::: Given entries
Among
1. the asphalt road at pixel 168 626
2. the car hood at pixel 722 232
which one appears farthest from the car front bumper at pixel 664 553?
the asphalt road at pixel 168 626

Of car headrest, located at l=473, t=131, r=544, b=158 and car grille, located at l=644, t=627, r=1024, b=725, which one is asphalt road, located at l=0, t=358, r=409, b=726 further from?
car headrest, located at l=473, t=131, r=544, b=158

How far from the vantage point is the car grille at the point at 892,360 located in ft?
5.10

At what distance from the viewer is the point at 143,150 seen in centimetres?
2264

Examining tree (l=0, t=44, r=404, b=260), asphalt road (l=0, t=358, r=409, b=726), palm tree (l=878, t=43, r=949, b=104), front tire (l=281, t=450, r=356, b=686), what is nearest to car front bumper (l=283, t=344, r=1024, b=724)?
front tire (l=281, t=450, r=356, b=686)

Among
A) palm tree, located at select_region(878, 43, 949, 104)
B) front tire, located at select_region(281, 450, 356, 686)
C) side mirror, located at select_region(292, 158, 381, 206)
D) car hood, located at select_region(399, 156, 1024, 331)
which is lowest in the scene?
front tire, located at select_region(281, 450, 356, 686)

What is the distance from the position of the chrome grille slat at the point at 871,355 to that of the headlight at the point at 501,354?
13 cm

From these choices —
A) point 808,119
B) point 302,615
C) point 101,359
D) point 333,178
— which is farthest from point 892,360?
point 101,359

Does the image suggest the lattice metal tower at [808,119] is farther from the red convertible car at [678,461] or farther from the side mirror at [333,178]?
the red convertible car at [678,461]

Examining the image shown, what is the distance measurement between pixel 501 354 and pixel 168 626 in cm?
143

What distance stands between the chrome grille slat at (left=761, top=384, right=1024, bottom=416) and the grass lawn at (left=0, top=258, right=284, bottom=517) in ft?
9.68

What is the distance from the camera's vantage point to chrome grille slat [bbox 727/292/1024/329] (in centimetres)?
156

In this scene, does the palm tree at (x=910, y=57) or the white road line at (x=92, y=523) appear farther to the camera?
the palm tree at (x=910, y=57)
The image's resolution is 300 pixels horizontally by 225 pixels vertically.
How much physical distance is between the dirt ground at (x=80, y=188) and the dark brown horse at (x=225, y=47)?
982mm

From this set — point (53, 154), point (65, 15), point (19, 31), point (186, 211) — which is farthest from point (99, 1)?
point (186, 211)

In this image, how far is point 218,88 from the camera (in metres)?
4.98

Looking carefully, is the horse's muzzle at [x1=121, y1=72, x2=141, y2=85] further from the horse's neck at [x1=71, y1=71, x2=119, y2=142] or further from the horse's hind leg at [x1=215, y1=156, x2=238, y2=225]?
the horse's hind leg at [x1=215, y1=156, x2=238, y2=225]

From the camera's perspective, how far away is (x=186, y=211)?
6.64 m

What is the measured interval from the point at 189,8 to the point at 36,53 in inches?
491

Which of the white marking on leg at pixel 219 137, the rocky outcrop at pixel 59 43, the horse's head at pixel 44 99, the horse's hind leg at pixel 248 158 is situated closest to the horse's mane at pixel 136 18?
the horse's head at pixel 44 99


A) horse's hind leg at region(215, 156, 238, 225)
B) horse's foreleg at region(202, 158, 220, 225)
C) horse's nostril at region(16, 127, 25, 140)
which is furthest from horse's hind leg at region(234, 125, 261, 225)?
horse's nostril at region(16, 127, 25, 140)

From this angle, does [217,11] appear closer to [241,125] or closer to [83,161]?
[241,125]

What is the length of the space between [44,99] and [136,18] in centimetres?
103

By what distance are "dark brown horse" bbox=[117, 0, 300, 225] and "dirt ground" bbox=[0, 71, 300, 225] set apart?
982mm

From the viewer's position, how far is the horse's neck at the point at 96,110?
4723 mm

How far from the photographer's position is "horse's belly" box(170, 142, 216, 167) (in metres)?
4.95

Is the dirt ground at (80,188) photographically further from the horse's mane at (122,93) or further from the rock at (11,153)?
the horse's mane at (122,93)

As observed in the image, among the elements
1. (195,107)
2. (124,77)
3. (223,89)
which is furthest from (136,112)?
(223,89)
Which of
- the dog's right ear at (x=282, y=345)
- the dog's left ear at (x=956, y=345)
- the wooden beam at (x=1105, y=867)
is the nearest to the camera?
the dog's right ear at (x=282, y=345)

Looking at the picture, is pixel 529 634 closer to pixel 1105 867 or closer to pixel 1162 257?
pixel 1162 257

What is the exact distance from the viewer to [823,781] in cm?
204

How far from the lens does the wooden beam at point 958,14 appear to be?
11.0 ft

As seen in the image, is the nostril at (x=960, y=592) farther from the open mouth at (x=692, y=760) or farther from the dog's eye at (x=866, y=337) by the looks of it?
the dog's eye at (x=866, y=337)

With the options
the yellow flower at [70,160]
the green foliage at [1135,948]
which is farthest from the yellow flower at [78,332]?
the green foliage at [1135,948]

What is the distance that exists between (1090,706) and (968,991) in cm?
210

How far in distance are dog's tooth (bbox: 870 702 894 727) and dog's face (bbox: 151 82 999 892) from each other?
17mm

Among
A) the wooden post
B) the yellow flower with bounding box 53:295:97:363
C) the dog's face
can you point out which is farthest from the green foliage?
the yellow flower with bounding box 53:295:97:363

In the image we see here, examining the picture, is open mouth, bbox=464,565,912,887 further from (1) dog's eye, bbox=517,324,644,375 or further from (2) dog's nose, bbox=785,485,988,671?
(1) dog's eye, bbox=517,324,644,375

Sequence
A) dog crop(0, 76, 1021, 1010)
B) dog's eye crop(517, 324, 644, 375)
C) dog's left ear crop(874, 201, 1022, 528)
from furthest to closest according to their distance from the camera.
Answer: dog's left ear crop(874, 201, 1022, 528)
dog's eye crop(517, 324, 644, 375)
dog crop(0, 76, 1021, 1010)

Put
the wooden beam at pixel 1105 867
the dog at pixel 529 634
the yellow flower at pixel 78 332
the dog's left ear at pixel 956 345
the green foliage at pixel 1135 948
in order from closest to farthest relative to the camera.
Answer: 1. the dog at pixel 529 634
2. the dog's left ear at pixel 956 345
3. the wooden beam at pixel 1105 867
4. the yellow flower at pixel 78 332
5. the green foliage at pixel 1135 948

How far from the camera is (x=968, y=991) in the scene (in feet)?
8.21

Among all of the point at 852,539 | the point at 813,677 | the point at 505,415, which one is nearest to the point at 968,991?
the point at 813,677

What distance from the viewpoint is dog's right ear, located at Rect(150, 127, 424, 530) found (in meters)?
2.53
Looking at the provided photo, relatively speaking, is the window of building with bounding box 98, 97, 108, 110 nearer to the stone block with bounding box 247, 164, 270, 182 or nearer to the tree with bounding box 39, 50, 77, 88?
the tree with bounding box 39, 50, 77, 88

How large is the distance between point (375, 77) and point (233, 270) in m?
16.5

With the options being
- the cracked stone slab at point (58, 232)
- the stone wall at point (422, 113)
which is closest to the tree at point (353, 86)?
::::::
• What the task asks
Reproduce the listing above verbatim.

• Full solution
Among
1. the asphalt road at pixel 168 626
2. the car hood at pixel 722 232
which one appears farthest from the car front bumper at pixel 664 553?
the asphalt road at pixel 168 626

Of car headrest, located at l=473, t=131, r=544, b=158 and car grille, located at l=644, t=627, r=1024, b=725, which one is asphalt road, located at l=0, t=358, r=409, b=726 further from?
car headrest, located at l=473, t=131, r=544, b=158

How far from the vantage point is the car grille at the point at 892,360 located in ft?
5.10

At what distance from the viewer is the point at 143,150 seen in centimetres?
2264

Examining tree (l=0, t=44, r=404, b=260), asphalt road (l=0, t=358, r=409, b=726), palm tree (l=878, t=43, r=949, b=104), front tire (l=281, t=450, r=356, b=686), what is nearest to car front bumper (l=283, t=344, r=1024, b=724)?
front tire (l=281, t=450, r=356, b=686)

Among
A) palm tree, located at select_region(878, 43, 949, 104)
B) front tire, located at select_region(281, 450, 356, 686)
C) side mirror, located at select_region(292, 158, 381, 206)
D) car hood, located at select_region(399, 156, 1024, 331)
which is lowest in the scene?
front tire, located at select_region(281, 450, 356, 686)

What is the distance from the position of the chrome grille slat at the point at 871,355 to that of the headlight at the point at 501,354?
13 cm

From these choices —
A) point 808,119
B) point 302,615
C) point 101,359
D) point 333,178
— which is farthest from point 892,360?
point 101,359

Does the image suggest the lattice metal tower at [808,119] is farther from the red convertible car at [678,461] or farther from the side mirror at [333,178]?
the red convertible car at [678,461]

Examining the image shown, what is the distance measurement between pixel 501 354 and pixel 168 626 in cm?
143

What distance stands between the chrome grille slat at (left=761, top=384, right=1024, bottom=416) and the grass lawn at (left=0, top=258, right=284, bottom=517) in ft?
9.68

What is the distance from the camera's vantage point to chrome grille slat [bbox 727/292/1024/329] (in centimetres)?
156

In this scene, does the palm tree at (x=910, y=57) or the white road line at (x=92, y=523) appear farther to the camera?
the palm tree at (x=910, y=57)
The image's resolution is 300 pixels horizontally by 225 pixels vertically.
How much physical distance is between the dirt ground at (x=80, y=188) and the dark brown horse at (x=225, y=47)?
982mm

From this set — point (53, 154), point (65, 15), point (19, 31), point (186, 211) — which is farthest from point (99, 1)?
point (186, 211)

In this image, how far is point 218,88 from the camera (in metres)?
4.98

Looking carefully, is the horse's muzzle at [x1=121, y1=72, x2=141, y2=85] further from the horse's neck at [x1=71, y1=71, x2=119, y2=142] or further from the horse's hind leg at [x1=215, y1=156, x2=238, y2=225]?
the horse's hind leg at [x1=215, y1=156, x2=238, y2=225]

From the camera's perspective, how far away is (x=186, y=211)?
6.64 m

What is the measured interval from the point at 189,8 to the point at 36,53 in inches?
491

Which of the white marking on leg at pixel 219 137, the rocky outcrop at pixel 59 43, the horse's head at pixel 44 99, the horse's hind leg at pixel 248 158 is situated closest to the horse's mane at pixel 136 18?
the horse's head at pixel 44 99


A) horse's hind leg at region(215, 156, 238, 225)
B) horse's foreleg at region(202, 158, 220, 225)
C) horse's nostril at region(16, 127, 25, 140)
which is furthest from horse's hind leg at region(234, 125, 261, 225)?
horse's nostril at region(16, 127, 25, 140)

From this angle, does [217,11] appear closer to [241,125] or closer to [83,161]?
[241,125]

What is the length of the space between [44,99] and [136,18] in centimetres?
103

By what distance are "dark brown horse" bbox=[117, 0, 300, 225] and "dirt ground" bbox=[0, 71, 300, 225] set apart?
982mm

From the viewer's position, how far is the horse's neck at the point at 96,110?
4723 mm

How far from the photographer's position is "horse's belly" box(170, 142, 216, 167) (in metres)?
4.95

Is the dirt ground at (80,188) photographically further from the horse's mane at (122,93) or further from the rock at (11,153)?
the horse's mane at (122,93)

As observed in the image, among the elements
1. (195,107)
2. (124,77)
3. (223,89)
which is furthest from (136,112)?
(223,89)
Which of
- the dog's right ear at (x=282, y=345)
- the dog's left ear at (x=956, y=345)
- the wooden beam at (x=1105, y=867)
is the nearest to the camera?
the dog's right ear at (x=282, y=345)

Looking at the picture, is pixel 529 634 closer to pixel 1105 867 or closer to pixel 1162 257?
pixel 1162 257

What is the exact distance from the viewer to [823,781] in cm?
204

How far from the lens does the wooden beam at point 958,14 appear to be?
11.0 ft

As seen in the image, is the nostril at (x=960, y=592) farther from the open mouth at (x=692, y=760) or farther from the dog's eye at (x=866, y=337) by the looks of it?
the dog's eye at (x=866, y=337)

With the options
the yellow flower at [70,160]
the green foliage at [1135,948]
which is farthest from the yellow flower at [78,332]?
the green foliage at [1135,948]

What is the distance that exists between (1090,706) and (968,991) in cm?
210

How far in distance are dog's tooth (bbox: 870 702 894 727) and dog's face (bbox: 151 82 999 892) from each other?
17mm

Among
A) the wooden post
B) the yellow flower with bounding box 53:295:97:363
C) the dog's face
can you point out which is farthest from the green foliage?
the yellow flower with bounding box 53:295:97:363

In the image we see here, examining the picture, is open mouth, bbox=464,565,912,887 further from (1) dog's eye, bbox=517,324,644,375 or further from (2) dog's nose, bbox=785,485,988,671?
(1) dog's eye, bbox=517,324,644,375

Sequence
A) dog crop(0, 76, 1021, 1010)
B) dog's eye crop(517, 324, 644, 375)
C) dog's left ear crop(874, 201, 1022, 528)
from furthest to closest according to their distance from the camera.
Answer: dog's left ear crop(874, 201, 1022, 528)
dog's eye crop(517, 324, 644, 375)
dog crop(0, 76, 1021, 1010)

Put
the wooden beam at pixel 1105 867
the dog at pixel 529 634
the yellow flower at pixel 78 332
the dog's left ear at pixel 956 345
the green foliage at pixel 1135 948
in order from closest to farthest relative to the camera.
Answer: 1. the dog at pixel 529 634
2. the dog's left ear at pixel 956 345
3. the wooden beam at pixel 1105 867
4. the yellow flower at pixel 78 332
5. the green foliage at pixel 1135 948

How far from the camera is (x=968, y=991) in the scene (in feet)?
8.21

Among all of the point at 852,539 | the point at 813,677 | the point at 505,415, which one is nearest to the point at 968,991?
the point at 813,677

What distance from the viewpoint is dog's right ear, located at Rect(150, 127, 424, 530) found (in meters)?
2.53
Looking at the provided photo, relatively speaking, is the window of building with bounding box 98, 97, 108, 110 nearer to the stone block with bounding box 247, 164, 270, 182 or nearer to the tree with bounding box 39, 50, 77, 88?
the tree with bounding box 39, 50, 77, 88

How large is the distance between point (375, 77) and point (233, 270) in m?
16.5

With the options being
- the cracked stone slab at point (58, 232)
- the stone wall at point (422, 113)
which is closest to the tree at point (353, 86)?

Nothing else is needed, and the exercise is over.